--- START ---

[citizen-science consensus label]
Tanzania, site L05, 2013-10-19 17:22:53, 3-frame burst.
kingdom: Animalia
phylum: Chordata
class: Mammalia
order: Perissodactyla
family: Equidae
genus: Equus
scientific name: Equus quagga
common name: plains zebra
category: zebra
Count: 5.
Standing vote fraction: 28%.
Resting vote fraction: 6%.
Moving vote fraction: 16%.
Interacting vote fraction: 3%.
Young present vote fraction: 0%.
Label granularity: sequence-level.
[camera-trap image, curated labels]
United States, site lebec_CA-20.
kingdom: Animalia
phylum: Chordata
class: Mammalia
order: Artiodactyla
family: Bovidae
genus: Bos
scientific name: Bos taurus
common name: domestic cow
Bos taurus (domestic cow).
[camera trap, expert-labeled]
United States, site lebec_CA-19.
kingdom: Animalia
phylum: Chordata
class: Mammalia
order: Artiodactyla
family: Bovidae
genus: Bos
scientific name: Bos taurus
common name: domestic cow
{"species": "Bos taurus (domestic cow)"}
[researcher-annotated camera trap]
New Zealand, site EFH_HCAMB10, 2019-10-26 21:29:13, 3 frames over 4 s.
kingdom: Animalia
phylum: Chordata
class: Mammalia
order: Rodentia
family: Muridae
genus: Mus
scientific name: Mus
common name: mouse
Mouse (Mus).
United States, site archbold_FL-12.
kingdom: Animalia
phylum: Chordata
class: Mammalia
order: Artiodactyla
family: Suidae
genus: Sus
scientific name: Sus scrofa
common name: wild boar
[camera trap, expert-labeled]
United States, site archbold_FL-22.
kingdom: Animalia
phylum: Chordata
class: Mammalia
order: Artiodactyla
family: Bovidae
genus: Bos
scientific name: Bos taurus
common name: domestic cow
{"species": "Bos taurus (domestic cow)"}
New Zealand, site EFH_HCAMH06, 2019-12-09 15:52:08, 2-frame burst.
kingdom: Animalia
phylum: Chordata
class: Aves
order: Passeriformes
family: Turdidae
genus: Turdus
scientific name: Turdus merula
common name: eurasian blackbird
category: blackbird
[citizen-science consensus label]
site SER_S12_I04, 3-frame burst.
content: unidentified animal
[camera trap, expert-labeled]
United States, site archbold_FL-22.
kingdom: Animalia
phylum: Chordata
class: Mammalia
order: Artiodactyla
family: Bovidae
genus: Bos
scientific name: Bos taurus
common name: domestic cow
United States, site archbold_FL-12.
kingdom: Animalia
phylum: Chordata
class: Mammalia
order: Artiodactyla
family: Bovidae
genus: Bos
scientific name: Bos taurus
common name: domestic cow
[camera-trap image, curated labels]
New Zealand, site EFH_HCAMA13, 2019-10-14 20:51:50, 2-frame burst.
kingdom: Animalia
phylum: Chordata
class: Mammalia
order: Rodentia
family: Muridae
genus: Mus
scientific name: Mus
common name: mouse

--- END ---

What the task requires:
Gather all lines from the records above in which "Zealand" appears.

Your solution:
New Zealand, site EFH_HCAMB10, 2019-10-26 21:29:13, 3 frames over 4 s.
New Zealand, site EFH_HCAMH06, 2019-12-09 15:52:08, 2-frame burst.
New Zealand, site EFH_HCAMA13, 2019-10-14 20:51:50, 2-frame burst.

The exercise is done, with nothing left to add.